Deixemos isso de lado por um minuto. Respondam-me o seguinte: por que
motivo, nos exatos minutos em que eu era mais capaz de perceber todas
as sutilezas “de tudo o que é belo e sublime”, como se costumava
dizer aqui numa certa época, como que propositalmente eu não as
percebia e cometia atos tão indecorosos, atos tais que... bem,
resumindo, atos que talvez todos pratiquem, mas que, como que de
propósito, aconteciam comigo exatamente no momento em que eu mais
tinha consciência de que não se deve absolutamente praticá-los?
Quanto mais consciência eu tinha do bem e de todo esse “belo e
sublime”, mais afundava no meu lodo e mais capaz me tornava de
atolar-me nele completamente. Mas a característica mais importante
era que parecia que não era por acaso que isso acontecia comigo, que
era para ser assim mesmo. Como se isso fosse o meu estado mais normal
e de maneira nenhuma uma doença ou avaria, o que, finalmente,
tirou-me a vontade de lutar contra esse defeito.

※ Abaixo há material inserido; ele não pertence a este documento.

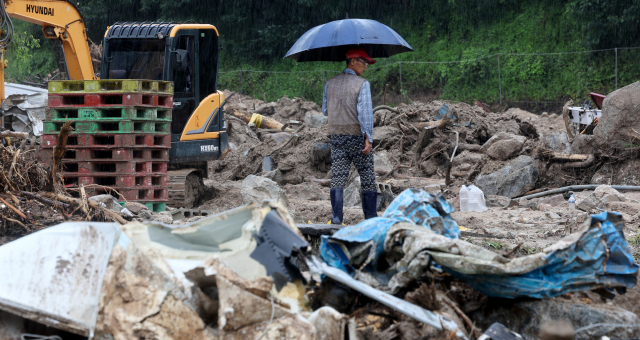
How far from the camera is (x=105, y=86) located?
23.7 feet

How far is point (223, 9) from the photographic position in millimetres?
28891

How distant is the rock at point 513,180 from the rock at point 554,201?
92 centimetres

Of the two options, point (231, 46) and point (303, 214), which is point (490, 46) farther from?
point (303, 214)

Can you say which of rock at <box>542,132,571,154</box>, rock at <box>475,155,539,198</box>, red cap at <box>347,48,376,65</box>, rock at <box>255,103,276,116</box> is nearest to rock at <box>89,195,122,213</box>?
red cap at <box>347,48,376,65</box>

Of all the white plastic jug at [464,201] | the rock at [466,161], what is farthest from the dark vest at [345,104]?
the rock at [466,161]

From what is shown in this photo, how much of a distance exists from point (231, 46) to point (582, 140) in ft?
A: 71.8

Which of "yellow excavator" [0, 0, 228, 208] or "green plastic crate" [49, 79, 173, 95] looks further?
"yellow excavator" [0, 0, 228, 208]

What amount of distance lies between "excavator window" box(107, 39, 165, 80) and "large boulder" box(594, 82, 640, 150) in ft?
23.2

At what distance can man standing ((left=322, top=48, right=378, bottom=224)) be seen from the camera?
5.81 m

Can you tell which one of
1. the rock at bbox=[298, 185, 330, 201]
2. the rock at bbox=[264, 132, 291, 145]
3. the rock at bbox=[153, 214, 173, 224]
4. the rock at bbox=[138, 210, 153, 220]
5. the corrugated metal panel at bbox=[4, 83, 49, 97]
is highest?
the corrugated metal panel at bbox=[4, 83, 49, 97]

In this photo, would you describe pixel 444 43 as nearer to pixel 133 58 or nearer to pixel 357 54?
pixel 133 58

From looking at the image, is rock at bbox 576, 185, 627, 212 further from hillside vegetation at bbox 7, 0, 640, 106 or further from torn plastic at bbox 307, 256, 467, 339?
hillside vegetation at bbox 7, 0, 640, 106

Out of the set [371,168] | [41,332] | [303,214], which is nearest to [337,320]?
[41,332]

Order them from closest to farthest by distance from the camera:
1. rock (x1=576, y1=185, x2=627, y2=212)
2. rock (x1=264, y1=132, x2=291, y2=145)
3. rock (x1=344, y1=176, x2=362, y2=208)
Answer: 1. rock (x1=576, y1=185, x2=627, y2=212)
2. rock (x1=344, y1=176, x2=362, y2=208)
3. rock (x1=264, y1=132, x2=291, y2=145)
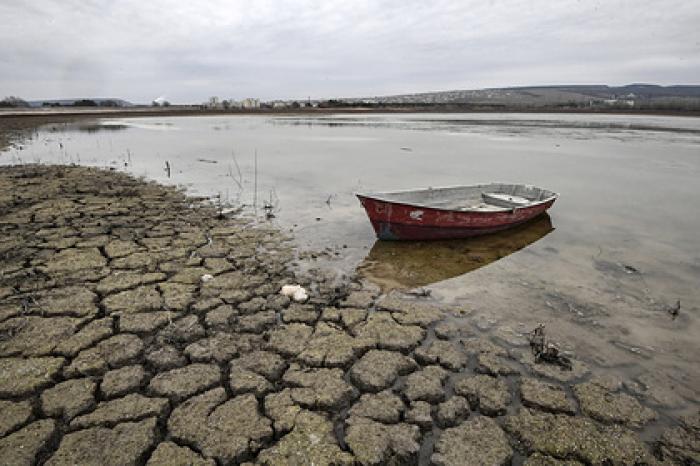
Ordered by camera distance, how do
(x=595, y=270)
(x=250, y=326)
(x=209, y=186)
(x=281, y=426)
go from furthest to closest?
1. (x=209, y=186)
2. (x=595, y=270)
3. (x=250, y=326)
4. (x=281, y=426)

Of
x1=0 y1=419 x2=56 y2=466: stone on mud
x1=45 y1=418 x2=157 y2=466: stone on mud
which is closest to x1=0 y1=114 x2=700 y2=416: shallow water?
x1=45 y1=418 x2=157 y2=466: stone on mud

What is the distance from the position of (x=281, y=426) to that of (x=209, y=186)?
11.1 metres

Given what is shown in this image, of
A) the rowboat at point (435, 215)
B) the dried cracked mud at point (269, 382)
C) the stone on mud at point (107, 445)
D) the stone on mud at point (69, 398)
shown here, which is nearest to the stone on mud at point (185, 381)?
the dried cracked mud at point (269, 382)

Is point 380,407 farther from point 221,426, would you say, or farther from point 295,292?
point 295,292

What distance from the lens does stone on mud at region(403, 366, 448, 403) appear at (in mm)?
3611

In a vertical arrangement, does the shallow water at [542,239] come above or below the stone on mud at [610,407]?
above

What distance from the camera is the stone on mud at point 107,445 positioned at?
2793 mm

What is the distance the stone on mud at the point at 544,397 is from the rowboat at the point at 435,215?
391 cm

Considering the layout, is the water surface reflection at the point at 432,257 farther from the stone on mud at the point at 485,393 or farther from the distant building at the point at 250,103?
the distant building at the point at 250,103

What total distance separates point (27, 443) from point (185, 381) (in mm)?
1159

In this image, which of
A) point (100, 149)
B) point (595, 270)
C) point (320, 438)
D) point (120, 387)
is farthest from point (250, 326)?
point (100, 149)

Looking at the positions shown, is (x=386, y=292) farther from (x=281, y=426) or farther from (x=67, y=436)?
(x=67, y=436)

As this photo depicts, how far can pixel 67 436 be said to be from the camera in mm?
2988

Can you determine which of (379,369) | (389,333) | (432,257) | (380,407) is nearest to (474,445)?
(380,407)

O resultado disso
foi que por pouco não acreditei (ou talvez tenha mesmo acreditado)
que esse seria meu estado normal. E, no início, bem no comecinho,
quanto sofrimento passei nessa luta! Não acreditava que o mesmo
acontecia com as outras pessoas e por isso escondi isso comigo, como
um segredo, durante toda a vida. Sentia vergonha (é até possível
que ainda sinta); chegava ao ponto de sentir uma satisfaçãozinha
secreta, anormal, sordidazinha, ao voltar para o meu canto, numa
daquelas noites repugnantes de Petersburgo, e insistentemente
perceber que naquele dia novamente fizera uma canalhice, que
novamente o que tinha sido feito não poderia ser desfeito. E lá
dentro, secretamente, me remoer, me retalhar e me sugar, até que a
amargura se transformava, finalmente, numa doçura infame e maldita
e, finalmente, num deleite sério e decisivo! Sim, num deleite, num
deleite! Insisto nisso. Foi por isso que toquei nesse assunto e ainda
quero saber com certeza: outras pessoas costumam ter tais deleites?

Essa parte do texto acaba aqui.